Guardo morire questo secolo vecchio
Un mondo diverso nascerà dalle sue ceneri
Ma non basta più solamente aspettare
Ho aspettato già troppo, lo voglio ora

Che la mia donna sia bella ogni ora del giorno
Senza doversi nascondere nel fard
Che nessuno mi obblighi a rimandare a più tardi
La voglia che ho adesso di fare l’amore

Che i nostri figli siano uomini e non adulti
E che siano quello che volevamo essere
Che ci siano fratelli, compagni e complici
E non due generazioni che s’insultano

Che i nostri padri alla fine si emancipino
E che trovino il tempo di carezzare le loro donne
Dopo tutta una vita di sudore e di pianto
E due «dopoguerra» che non erano «la pace»

Io dichiaro lo stato di felicità permanente
Non per mettere parole assieme alla musica
Senza dove aspettare tempi messianici
Senza che sia votato in alcun parlamento

Io dico che è tempo di essere responsabili
Senza rendere conto a niente e a nessuno
Per trasformare il caso in destino
Soli a bordo, senza padroni, senza dio e senza diavolo.

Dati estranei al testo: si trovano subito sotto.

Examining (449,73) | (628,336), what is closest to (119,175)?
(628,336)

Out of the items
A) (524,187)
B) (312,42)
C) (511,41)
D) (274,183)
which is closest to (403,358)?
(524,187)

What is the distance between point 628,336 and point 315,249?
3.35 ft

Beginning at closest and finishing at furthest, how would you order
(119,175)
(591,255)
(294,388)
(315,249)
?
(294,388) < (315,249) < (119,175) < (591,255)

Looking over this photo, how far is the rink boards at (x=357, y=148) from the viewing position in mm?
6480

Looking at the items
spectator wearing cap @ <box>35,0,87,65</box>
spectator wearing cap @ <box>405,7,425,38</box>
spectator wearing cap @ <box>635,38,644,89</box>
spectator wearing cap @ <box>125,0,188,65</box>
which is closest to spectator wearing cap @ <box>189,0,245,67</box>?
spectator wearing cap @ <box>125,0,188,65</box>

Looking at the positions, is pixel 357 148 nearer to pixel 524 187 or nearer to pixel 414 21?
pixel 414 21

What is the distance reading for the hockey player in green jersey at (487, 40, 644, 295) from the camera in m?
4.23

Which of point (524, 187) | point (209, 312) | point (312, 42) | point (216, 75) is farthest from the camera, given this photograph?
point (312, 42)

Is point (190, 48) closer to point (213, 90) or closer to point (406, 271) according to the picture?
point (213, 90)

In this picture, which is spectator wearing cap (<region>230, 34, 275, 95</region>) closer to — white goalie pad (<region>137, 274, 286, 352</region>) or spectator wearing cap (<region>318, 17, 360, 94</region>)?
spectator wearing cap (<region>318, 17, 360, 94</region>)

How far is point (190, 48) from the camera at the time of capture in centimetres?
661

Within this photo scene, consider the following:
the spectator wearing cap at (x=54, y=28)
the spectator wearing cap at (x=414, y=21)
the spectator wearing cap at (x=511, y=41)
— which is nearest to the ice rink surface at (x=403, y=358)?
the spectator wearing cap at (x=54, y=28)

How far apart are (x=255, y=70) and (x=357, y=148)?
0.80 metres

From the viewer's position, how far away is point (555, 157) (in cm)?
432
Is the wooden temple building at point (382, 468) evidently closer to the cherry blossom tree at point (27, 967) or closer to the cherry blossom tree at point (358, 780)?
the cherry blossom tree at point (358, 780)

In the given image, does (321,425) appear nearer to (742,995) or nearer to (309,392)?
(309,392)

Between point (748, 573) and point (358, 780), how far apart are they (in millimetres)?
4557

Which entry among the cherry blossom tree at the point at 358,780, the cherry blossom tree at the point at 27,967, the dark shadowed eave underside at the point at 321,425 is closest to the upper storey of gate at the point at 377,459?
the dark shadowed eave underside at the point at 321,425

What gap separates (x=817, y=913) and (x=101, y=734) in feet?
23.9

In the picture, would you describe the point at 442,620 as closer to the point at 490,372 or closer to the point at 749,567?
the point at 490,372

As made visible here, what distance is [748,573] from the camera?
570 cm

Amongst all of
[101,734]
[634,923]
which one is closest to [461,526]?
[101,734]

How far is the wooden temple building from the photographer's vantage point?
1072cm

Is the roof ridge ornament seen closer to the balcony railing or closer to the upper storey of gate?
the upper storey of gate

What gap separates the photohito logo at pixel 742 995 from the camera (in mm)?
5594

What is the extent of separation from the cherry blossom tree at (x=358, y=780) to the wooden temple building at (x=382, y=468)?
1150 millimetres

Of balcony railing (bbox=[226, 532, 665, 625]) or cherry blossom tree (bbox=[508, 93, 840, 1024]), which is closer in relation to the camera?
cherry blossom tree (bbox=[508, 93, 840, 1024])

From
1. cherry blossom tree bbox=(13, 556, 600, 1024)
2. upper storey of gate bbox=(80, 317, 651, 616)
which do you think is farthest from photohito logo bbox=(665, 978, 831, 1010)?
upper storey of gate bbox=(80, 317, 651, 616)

E se vuoi venire passa la passerella
C’è posto per tutti e per ognuno
Dobbiamo ancora fare tanta strada
Per andare a veder brillare una nuova stella

Io dichiaro lo stato di felicità permanente.

 

Canzone-sirena

Voglio che la mia canzone sia una sirena d’allarme
Fra una melodia di moda e un cantante confidenziale
E anche se non urlo
Statemi ad ascoltare ancora tre minuti

Quando si sente parlare di donne violentate
Per molti di noi sono solo parole
Si discute, ci si indigna, si richiude il giornale
E si finisce per trovare tutto quasi normale

Ieri ho incontrato una di queste vittime
Per la polizia è affare di routine
E per gli altri non è che un fatto come un altro
Io ho visto la disperazione in fondo a quello sguardo

Ho lavato il suo corpo coperto di sperma e di sangue
Il violentatore era quasi un adolescente
Ha fatto in fretta senza amore ne piacere
E sembra che abbia anche pianto prima di scappare

Mio dio, che abbiamo fatto per arrivare a questo punto?
Che cosa si può fare per fermarsi?
La mia testa si rivolta, il mio cuore stramazza
Ed ho male per lei e vergogna per lui

Ma chi fra noi non ha mai violato qualcuno?
Per non parlare che di quelle piccole violenze meschine
Che fanno parte della vita d’ogni giorno
E affogano nelle lacrime la nostra sete d’amore

Il potere, i soldi, la forza e il disprezzo
L’autorità del padre, quella del marito
Il rigore imbecille dei fautori dell’ordine
Che crea gli arrabbiati mettendo museruole

Perché sono i nostri figli quelli che chiamiamo piaghe
Rivoltosi, emarginati, drogati e altri negri
Tutti quelli che per sopravvivere cercano di sognare
Quelli che cercano le spiagge sotto i mattoni

E se mi vedete cantare alla televisione
Nel codice stabilito del consumo
Con l’approvazione del principe e della corte
Non è certo per indottrinarvi

Nemmeno in fondo per convincervi o piacervi
O cantare le idee che sono già nell’aria
Ma per chiedere un oggi migliore
Facendo semplicemente il mio mestiere di cantante

Vi dico che la barca fa acqua da tutte le parti
Ed è tempo di cercare di ripararla
Vittime o criminali siamo tutti coinvolti
E se c’è un solo colpevole siamo tutti condannati.